Griffin’s is technically a finishing school, but practically, it’s a place that parents send girls that can’t stay in school, can’t stay sober, can’t find a date, or can’t be bothered to measure the right amount of detergent into the washing machine. I don’t accept them any younger than 16 because, frankly, if they are going to be hot messes all over town while my back is turned, it skirts all kinds of paperwork if they’re above the age of consent.
And then I get to work. I guess I’m a bit like that guy — Higgins. From My Fair Lady. And I have a school full of Eliza Dolittles, only many of my Elizas are fouler than you can imagine. Some of them are just lazy. And some of them are just misdirected. But some of them you sleep with one eye open. But, like Eliza, they all learn to do the walk and the talk. But unlike Eliza, they don’t stay with me. As soon as they are polished, they slip from my hands and out into the world, just like all the girls before. They don’t ever send thank you notes, though their parents do.
A major newspaper (all right, I will confess, it was the NYT) sent a reporter down to do a story on Griffin’s because of my stunning results. The reporter — this neurotic creature with an addiction to breathmints and lifelong insomnia — followed me around for a week before giving up, because she could not see what I was really doing to improve the girls, other than taking breakfast, lunch, and dinner with them, and reading books to them while watching the evening television programs turned down low and just generally listening to them. Basically everything I’d ever done with my girlfriends, short of the girlfriend bits, except in triplicate several times over.
The reporter did return to New York very well-rested, however, and she forgot her mints in the main hall.
I faced up to it a long time ago. I know the effect I have on women.
The problem is Ida Thornton. She has just arrived. I can see from her file that she’s dropped out of three colleges and was sent here by her desperate parents. They say she’s anarchic and difficult. They say she has a short attention span and picks fights. They say she swears like a sailor. A lot of parents say these things about the girls that walk in here, and a lot of parents are wrong. They really make the problems bigger than they are.
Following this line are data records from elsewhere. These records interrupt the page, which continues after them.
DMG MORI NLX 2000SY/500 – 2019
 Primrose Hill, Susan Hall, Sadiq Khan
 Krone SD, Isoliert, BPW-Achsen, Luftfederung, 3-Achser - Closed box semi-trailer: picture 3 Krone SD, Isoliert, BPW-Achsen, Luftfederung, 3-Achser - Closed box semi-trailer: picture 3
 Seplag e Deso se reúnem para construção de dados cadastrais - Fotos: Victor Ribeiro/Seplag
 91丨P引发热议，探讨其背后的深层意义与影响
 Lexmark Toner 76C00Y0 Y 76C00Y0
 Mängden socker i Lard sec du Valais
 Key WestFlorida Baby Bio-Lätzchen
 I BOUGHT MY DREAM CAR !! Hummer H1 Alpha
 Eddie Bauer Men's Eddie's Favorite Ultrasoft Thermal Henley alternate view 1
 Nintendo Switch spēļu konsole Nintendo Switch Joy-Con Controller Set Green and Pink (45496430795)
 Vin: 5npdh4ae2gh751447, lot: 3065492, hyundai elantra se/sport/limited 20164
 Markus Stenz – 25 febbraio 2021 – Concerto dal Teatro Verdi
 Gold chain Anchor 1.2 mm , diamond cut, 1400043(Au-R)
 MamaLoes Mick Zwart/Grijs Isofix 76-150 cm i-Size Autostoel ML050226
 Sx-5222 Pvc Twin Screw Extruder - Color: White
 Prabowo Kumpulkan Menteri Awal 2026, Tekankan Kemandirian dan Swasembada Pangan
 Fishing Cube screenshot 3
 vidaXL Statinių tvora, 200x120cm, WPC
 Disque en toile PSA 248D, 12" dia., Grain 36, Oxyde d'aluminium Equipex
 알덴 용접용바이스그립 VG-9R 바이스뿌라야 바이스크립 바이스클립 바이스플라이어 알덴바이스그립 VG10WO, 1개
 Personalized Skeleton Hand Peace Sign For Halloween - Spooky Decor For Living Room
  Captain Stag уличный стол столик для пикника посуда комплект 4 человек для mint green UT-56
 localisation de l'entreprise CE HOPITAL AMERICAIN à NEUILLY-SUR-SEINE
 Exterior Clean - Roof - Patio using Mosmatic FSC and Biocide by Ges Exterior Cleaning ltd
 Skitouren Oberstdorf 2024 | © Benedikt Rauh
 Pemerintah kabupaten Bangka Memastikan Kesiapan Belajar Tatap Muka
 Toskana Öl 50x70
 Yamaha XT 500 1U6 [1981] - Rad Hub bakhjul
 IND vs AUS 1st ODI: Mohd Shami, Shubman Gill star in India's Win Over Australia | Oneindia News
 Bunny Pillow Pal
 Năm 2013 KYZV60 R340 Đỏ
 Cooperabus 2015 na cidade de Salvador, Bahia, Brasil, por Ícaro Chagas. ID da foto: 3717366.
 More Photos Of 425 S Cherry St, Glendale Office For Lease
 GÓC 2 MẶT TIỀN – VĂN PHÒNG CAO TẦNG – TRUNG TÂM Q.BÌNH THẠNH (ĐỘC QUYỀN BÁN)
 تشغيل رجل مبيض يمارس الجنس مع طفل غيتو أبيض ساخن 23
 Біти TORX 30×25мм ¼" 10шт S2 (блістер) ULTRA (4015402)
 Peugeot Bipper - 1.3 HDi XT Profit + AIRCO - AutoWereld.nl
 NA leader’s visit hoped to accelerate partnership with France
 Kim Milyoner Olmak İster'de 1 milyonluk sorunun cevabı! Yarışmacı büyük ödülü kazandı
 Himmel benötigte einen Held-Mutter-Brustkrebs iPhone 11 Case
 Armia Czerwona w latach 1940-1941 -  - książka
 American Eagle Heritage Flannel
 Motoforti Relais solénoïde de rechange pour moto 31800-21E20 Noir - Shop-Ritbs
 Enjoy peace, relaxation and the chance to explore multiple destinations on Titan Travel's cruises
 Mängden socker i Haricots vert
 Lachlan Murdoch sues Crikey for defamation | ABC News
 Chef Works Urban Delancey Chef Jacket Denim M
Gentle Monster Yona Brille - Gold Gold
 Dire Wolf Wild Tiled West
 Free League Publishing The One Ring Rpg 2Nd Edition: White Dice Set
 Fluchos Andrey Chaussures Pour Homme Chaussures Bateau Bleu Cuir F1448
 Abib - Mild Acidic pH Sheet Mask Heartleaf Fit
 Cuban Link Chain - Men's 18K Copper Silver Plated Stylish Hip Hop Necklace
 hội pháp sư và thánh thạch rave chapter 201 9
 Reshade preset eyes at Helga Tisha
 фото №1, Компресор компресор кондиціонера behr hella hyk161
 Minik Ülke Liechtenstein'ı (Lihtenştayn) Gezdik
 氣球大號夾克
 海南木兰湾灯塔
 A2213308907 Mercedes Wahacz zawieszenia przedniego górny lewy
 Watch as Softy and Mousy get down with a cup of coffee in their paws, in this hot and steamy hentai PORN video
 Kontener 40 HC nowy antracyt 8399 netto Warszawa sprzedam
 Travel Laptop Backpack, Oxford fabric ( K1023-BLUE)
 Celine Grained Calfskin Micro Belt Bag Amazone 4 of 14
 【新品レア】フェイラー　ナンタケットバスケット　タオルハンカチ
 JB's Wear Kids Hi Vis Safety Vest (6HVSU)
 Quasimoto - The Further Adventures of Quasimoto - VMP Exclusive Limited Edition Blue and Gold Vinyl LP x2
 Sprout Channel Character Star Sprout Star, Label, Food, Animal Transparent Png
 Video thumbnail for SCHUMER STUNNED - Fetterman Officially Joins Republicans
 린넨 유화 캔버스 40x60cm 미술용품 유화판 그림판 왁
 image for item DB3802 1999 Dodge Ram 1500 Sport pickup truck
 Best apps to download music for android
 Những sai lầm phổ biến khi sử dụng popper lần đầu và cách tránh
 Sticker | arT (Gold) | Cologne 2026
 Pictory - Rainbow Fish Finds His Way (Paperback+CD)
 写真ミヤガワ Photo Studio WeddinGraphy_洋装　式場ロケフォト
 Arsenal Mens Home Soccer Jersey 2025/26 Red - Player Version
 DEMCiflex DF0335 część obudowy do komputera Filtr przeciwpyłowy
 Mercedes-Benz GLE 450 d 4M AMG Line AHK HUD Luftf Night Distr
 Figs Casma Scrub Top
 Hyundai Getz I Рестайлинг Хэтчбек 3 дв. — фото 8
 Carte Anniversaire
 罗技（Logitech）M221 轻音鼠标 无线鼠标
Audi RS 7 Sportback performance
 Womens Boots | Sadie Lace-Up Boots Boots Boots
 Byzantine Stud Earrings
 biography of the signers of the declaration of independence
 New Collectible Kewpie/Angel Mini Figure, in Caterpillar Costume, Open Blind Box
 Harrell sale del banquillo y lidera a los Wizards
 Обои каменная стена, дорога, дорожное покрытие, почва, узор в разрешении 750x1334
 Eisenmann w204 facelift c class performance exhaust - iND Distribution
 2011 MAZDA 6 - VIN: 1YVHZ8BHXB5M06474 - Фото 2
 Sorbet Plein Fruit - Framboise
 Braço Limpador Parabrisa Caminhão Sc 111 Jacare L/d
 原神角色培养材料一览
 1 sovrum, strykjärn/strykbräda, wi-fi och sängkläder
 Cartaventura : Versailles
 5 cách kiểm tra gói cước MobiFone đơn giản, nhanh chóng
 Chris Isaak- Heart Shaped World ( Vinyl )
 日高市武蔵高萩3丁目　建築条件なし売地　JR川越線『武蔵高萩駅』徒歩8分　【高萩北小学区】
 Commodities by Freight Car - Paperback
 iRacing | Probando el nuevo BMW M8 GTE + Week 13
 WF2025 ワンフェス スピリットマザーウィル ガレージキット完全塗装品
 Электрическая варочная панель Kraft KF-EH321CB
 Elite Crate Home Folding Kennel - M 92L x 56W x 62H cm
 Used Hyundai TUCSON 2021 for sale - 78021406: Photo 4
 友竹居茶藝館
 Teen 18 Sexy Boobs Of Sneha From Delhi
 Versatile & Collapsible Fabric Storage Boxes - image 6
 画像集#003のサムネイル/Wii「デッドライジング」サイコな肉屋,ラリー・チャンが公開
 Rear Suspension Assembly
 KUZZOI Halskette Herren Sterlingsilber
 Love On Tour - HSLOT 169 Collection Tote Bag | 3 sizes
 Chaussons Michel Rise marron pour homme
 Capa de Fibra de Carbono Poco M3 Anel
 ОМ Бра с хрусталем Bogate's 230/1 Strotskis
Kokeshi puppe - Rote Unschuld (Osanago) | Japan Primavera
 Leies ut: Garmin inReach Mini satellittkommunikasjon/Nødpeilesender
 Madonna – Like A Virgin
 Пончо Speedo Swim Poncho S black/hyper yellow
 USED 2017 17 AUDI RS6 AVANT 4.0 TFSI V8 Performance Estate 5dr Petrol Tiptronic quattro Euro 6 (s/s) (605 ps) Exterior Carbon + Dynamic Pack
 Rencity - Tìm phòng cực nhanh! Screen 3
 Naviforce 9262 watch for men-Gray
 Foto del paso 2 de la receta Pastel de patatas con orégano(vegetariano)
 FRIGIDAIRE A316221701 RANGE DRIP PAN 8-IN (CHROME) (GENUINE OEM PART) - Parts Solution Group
But Ida’s parents were right. You could tell the moment she walked into Griffin’s. You see her, there? She stands like she’s trouble, and though her jagged haircut is trying too hard to tell me that she doesn’t care what I think, the pugnacious set of her mouth tells me everything I need to know about why she got dropped out of all those schools. The hair is what tells me she needs help, all right, but her mouth tells me she doesn’t need that much and she probably just needs time to work it out for herself. And I want, want, want to tell her not to sign the paperwork and to instead go out with me and live happily ever after in a tiny apartment in Baltimore because I always liked Baltimore and we could have two poodles, both shaved strangely to attract attention because I can see that’s a big part of her, and pretty much eat take out spring rolls every night, because that’s a big part of me.
Ida walks up to me and says, “So, you’re going to fix me, huh?”
I want to say “no, I like you the way you are.”
But I know it won’t matter either way.
Author’s Note: I will try (wo)manfully to pretend that I would not strangle someone for a spring roll right now.